The number of times to retry when executing this notebook.

--job-id <job_id>

The unique job ID for this notebook. Can be non-unique, but note that you will overwrite history.

--mailto <mailto>

A comma-separated list of email addresses which will receive results.

--error-mailto <error_mailto>

A comma-separated list of email addresses which will receive errors. Deafults to –mailto argument.

--email-subject <email_subject>

The subject of the email sent on a successful result.

--pdf-output, --no-pdf-output

Whether we generate PDF output or not.

--hide-code, --show-code

Hide code from email and PDF output.

--prepare-notebook-only

Used for debugging and testing. Whether to actually execute the notebook or just “prepare” it.

--scheduler-job-id <scheduler_job_id>

If available, it stores the id of the scheduler job which triggered this execution as part of the report.

--mailfrom <mailfrom>

Use this email in the From header of any sent email. If not passed, –default-mailfrom will be used

--is-slideshow

If specified, the notebook template’s output will be treated as a Reveal.js slideshow.

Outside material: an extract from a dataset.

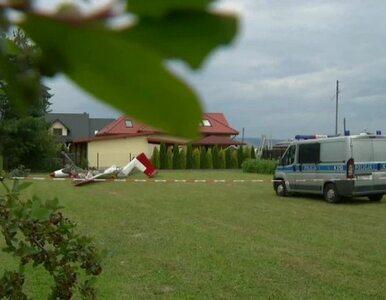 Wypadek szybowca w Krośnie. Maszyna zahaczyła od drzewo i słup energetyczny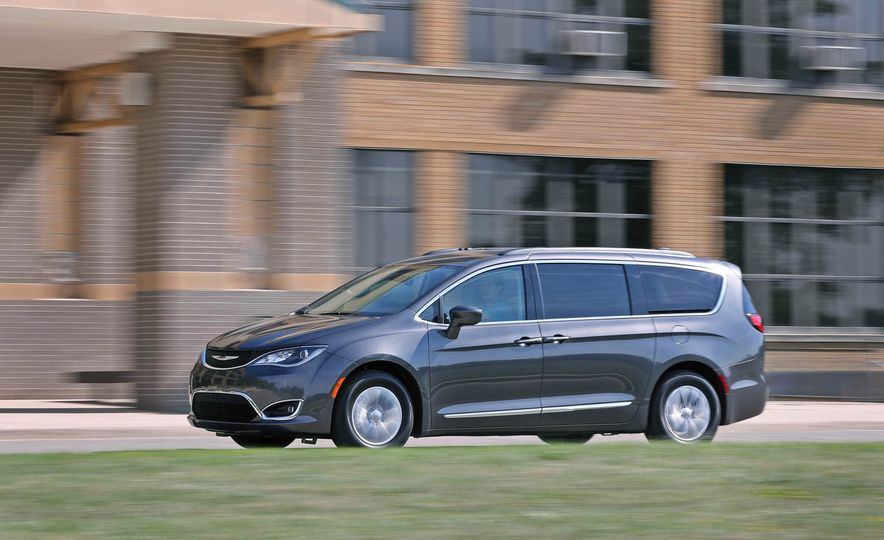 2017 Chrysler Pacifica - Slide 79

snapshot-latest-successful-notebooks

notebooker-cli snapshot-latest-successful-notebooks [OPTIONS]

Options

--report-name <report_name>

Required The name of the template to retrieve, relative to the template directory.

start-webapp

notebooker-cli start-webapp [OPTIONS]

Options

--port <port>

The port upon which the webapp will be running.

--logging-level <logging_level>

The logging level. Set to DEBUG for lots of extra info.

--debug

Enables Flask’s DEBUG mode (see https://flask.palletsprojects.com/en/2.0.x/config/#DEBUG). Also sets TEMPLATES_AUTO_RELOAD to True (see https://flask.palletsprojects.com/en/2.0.x/config/#TEMPLATES_AUTO_RELOAD).

--base-cache-dir <base_cache_dir>

Where the filesystem-based short-term cache stores its data.

--disable-scheduler

If –disable-scheduler is given, then the scheduling back-end of the webapp will not start up. It will also not display the scheduler from the front-end of the webapp.

--scheduler-mongo-database <scheduler_mongo_database>

The name of the mongo database which is used for the scheduling back-end. Defaults to the same as the serializer’s mongo database.

--scheduler-mongo-collection <scheduler_mongo_collection>

The name of the mongo collection within the scheduler-mongo-database which is used for the scheduling back-end. Defaults to the same as the serializer’s mongo collection + ‘_scheduler’.

--readonly-mode

This mode disables the ability to execute notebooks via REST or the webapp front-end. Useful if you only want to display results which were e.g. executed by an external application.

Read-only mode

Note

Available from version 0.5.1 onwards.

There exists a read-only mode (add --readonly-mode to command line arguments) in the Notebooker webapp which will disable the ability to run new, rerun, or delete existing reports. This mode is useful in situations where you would like Notebooker reports to be executed by a trusted process (e.g. the internal scheduler, or an external job scheduling engine) but you don’t want users to be able to directly execute Notebooks. This is suited well to production environments or where the reports can reveal sensitive data if misconfigured.

A Notebooker report in a read-only instance of the Notebooker webapp.

Note

Please note that read-only mode does not change the functionality of the scheduler; users will still be able to modify schedules and it will execute as intended. To disable the scheduler you can add --disable-scheduler to the command line arguments of the webapp; likewise git pulls can be prevented by using --disable-git.